LISTED RECORDS
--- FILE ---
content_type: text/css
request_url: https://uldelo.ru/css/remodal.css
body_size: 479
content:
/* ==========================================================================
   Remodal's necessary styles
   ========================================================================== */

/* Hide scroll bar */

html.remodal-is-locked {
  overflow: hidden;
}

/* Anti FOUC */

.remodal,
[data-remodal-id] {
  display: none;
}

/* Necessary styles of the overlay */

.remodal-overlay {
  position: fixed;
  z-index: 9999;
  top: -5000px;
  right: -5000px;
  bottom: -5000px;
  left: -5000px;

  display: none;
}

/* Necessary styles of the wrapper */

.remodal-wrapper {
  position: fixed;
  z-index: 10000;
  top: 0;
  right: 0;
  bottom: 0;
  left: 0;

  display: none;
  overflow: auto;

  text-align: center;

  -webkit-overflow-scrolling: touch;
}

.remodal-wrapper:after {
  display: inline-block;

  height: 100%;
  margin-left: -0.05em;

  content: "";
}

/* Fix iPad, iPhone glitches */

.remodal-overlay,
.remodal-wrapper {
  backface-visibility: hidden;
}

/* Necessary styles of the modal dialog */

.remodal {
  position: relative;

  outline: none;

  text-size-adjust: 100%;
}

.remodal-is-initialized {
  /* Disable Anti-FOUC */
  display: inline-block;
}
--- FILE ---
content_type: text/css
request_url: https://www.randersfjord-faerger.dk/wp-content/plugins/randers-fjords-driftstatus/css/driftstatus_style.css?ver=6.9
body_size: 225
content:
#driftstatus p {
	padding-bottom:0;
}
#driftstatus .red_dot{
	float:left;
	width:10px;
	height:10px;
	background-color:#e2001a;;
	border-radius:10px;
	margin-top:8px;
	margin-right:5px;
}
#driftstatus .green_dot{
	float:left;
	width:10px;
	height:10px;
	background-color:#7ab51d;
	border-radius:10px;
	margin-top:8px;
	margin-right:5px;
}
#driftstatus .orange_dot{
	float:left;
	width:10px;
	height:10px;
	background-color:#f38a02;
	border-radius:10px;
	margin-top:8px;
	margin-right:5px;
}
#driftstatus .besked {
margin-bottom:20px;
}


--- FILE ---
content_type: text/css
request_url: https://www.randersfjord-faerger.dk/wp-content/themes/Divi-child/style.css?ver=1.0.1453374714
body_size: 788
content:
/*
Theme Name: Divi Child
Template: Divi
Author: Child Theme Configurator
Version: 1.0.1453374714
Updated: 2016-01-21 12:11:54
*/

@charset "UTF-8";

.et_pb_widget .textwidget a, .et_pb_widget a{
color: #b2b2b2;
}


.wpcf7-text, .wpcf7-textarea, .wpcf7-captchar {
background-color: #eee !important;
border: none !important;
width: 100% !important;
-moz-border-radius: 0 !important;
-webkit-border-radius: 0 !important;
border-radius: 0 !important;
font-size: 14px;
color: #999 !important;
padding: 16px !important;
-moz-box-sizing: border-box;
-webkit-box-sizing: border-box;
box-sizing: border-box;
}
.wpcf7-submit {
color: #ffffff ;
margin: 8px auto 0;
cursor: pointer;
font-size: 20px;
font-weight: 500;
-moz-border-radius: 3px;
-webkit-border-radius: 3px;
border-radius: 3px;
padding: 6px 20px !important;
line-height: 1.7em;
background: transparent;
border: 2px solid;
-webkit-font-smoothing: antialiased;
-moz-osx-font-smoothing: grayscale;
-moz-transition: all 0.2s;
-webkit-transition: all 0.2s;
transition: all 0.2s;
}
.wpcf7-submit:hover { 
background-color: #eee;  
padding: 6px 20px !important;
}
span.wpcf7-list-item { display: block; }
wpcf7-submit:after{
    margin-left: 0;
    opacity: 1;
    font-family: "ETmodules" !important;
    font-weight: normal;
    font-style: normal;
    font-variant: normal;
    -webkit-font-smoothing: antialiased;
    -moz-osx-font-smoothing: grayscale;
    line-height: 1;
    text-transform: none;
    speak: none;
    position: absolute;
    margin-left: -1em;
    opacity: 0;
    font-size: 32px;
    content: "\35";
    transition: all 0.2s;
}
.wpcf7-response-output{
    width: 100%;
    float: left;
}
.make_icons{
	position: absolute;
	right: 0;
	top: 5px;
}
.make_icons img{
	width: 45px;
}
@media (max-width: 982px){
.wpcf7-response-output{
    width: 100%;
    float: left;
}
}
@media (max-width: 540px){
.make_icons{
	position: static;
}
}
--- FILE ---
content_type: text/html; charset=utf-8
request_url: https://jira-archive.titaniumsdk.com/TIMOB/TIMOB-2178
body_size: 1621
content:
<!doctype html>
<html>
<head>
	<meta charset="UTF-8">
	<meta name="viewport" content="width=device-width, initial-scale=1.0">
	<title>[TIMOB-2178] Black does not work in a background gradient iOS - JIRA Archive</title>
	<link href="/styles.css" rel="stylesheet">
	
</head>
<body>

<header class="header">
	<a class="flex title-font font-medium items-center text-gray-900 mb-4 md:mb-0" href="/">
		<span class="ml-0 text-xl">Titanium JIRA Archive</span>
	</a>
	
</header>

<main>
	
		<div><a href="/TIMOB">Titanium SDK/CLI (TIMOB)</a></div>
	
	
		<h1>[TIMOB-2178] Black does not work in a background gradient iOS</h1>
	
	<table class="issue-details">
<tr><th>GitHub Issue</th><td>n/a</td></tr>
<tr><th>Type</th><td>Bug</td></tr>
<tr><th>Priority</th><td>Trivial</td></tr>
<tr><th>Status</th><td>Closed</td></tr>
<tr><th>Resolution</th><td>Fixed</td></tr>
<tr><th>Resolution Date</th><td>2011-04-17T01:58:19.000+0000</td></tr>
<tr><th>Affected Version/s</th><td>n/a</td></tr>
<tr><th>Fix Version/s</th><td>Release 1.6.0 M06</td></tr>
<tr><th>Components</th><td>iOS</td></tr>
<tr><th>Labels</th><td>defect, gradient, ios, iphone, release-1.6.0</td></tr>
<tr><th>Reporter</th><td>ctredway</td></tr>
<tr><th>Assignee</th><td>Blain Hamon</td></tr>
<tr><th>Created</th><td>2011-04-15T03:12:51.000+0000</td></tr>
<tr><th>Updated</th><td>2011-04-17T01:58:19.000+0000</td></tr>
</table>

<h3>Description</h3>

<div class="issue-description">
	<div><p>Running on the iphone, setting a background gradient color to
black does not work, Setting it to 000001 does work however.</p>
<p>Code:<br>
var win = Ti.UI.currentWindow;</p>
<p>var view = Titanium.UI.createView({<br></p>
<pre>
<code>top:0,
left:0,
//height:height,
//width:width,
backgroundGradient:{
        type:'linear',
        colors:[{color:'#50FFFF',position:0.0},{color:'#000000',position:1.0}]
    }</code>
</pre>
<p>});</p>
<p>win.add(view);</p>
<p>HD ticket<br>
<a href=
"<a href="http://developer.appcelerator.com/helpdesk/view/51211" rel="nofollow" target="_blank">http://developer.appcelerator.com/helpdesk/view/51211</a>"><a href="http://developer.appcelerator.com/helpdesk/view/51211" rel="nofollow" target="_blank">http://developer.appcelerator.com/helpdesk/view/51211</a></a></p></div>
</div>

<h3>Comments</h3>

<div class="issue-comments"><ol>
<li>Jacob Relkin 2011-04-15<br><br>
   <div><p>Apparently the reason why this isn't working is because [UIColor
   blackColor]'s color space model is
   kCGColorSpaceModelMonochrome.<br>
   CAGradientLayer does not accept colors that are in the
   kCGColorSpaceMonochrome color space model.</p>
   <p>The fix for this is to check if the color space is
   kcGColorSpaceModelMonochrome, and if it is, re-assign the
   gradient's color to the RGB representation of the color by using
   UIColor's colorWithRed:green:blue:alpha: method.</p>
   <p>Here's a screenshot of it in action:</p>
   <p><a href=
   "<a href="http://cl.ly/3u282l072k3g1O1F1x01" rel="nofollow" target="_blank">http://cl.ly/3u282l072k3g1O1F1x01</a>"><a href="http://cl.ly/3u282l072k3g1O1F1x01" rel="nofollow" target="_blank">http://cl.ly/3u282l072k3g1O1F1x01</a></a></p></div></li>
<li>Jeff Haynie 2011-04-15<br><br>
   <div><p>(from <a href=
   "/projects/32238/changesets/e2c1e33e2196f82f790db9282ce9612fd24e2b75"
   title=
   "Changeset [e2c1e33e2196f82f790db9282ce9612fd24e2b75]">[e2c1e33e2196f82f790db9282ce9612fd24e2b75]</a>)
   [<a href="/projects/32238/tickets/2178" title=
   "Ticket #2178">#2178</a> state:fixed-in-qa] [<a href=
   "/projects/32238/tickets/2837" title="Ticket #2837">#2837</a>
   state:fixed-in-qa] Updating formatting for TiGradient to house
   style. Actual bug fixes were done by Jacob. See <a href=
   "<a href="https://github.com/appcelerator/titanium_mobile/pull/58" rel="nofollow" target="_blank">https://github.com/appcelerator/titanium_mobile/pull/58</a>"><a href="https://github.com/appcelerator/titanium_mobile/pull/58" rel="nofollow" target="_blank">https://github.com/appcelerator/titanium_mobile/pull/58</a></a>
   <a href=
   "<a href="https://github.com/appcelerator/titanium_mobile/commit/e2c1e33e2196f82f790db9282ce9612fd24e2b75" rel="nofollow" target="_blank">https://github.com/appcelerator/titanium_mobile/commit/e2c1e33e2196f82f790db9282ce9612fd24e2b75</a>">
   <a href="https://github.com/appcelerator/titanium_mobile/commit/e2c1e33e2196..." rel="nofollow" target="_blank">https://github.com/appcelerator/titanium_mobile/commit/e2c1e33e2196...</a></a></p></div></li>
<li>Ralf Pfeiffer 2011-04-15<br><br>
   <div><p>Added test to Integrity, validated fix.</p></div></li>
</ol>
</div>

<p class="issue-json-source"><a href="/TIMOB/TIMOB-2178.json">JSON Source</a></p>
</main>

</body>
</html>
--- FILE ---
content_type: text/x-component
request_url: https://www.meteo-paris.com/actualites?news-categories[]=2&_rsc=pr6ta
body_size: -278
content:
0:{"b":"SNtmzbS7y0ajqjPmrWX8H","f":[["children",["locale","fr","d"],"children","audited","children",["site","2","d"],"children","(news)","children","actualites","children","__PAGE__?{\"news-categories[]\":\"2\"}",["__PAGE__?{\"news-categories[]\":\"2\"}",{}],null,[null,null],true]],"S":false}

WORK INSTRUCTION
Lines that hold "media" are the ones to copy, so pick each out from the data.

SOLUTION TO THIS TASK
@media (max-width: 982px){
@media (max-width: 540px){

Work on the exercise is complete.